*Selected excerpt*:
-- Opening Marker --
Are you sure you use the same version of sqlite in System.Data.SQLite, SQLiteStudio and SQLiteAdmin ? You can have huge differences.

tafia
  • 1,512
  • 9
  • 18
  • I believe that SQLiteAdmin and SQLiteStudio use sqlite3.dll directly, when my C# project uses System.Data.SQLite (that depends on sqlite3.dll). – Morgan M. May 27 '15 at 09:56
  • I mean which version of sqlite3.dll. The query planners give very different results. I was stuck for long when doing such comparisons ... until i decided to build my own GUI with the same dll as my application. Try running a `select sqlite_version();` on the 3 of them. – tafia May 27 '15 at 10:14
  • You were right, they use a different version of sqlite3.dll. The version used in my C# project (3.8) is newer than the one used in SQLiteAdmin and SQLiteStudio (3.7). – Morgan M. May 27 '15 at 10:22
  • Can you try adding an index corresponding to the automatically generated index ? ... and/or try running `analyze` on both databases ([here](https://www.sqlite.org/lang_analyze.html) for more info) – tafia May 27 '15 at 10:25
  • I did'nt know the `analyze` command. I will surely give it a try. Thank you. – Morgan M. May 28 '15 at 07:26
  • In my experience it _can_ help, but not everytime. Anyway to revert back before the `analyze` command, you can just drop the sqlite_stat tables. – tafia May 28 '15 at 07:48
0

One more typical reason why SQL query can take different amount of time when executed with ADO.NET and from native utility (like SQLiteAdmin) are command parameters used in CommandText (it is not clear from your code whether parameters are used or not). Depending on ADO.NET provider implementation the following identical CommandText values:

SELECT * FROM sometable WHERE somefield = ?   // assume parameter is '2'

and

SELECT * FROM sometable WHERE somefield='2'

may lead to absolutely different execution plan and query performance.
-- Closing Marker --
*Available data*:
-- Opening Marker --
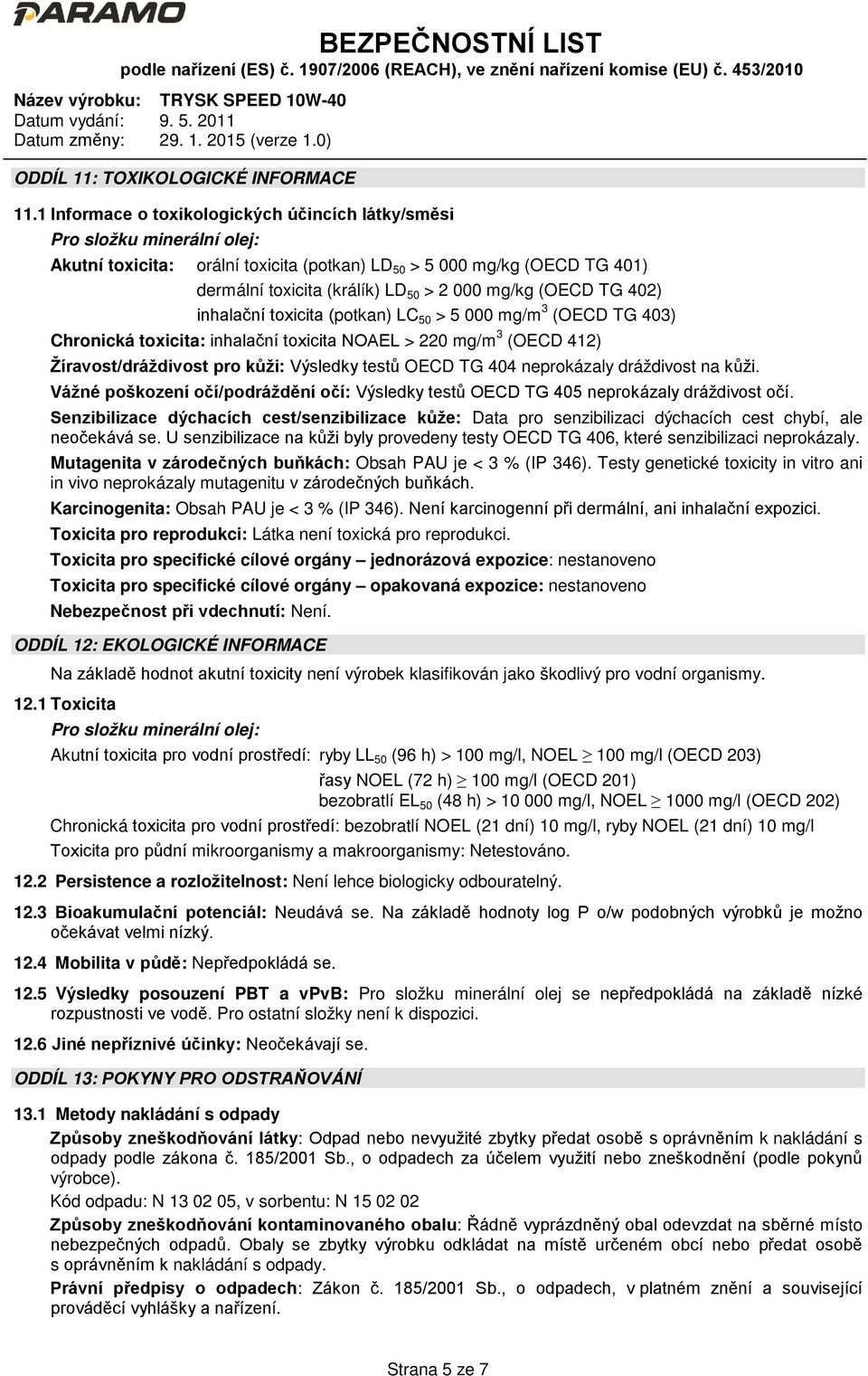 mg/kg (OECD TG 402) inhalační toxicita (potkan) LC 50 > 5 000 mg/m 3 (OECD TG 403) Chronická toxicita: inhalační toxicita NOAEL > 220 mg/m 3 (OECD 412) Žíravost/dráždivost pro kůži: Výsledky testů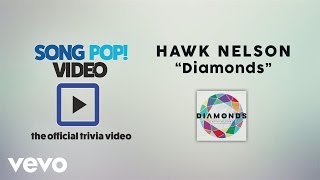 Hawk Nelson - Diamonds (Official Trivia Video)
-- Closing Marker --
Render this sentence from the SQLite thread in German: "The query planners give very different results." The material plays no part in what follows and can be passed over.

*Exercise result*:
Die Abfrageplaner liefern sehr unterschiedliche Ergebnisse.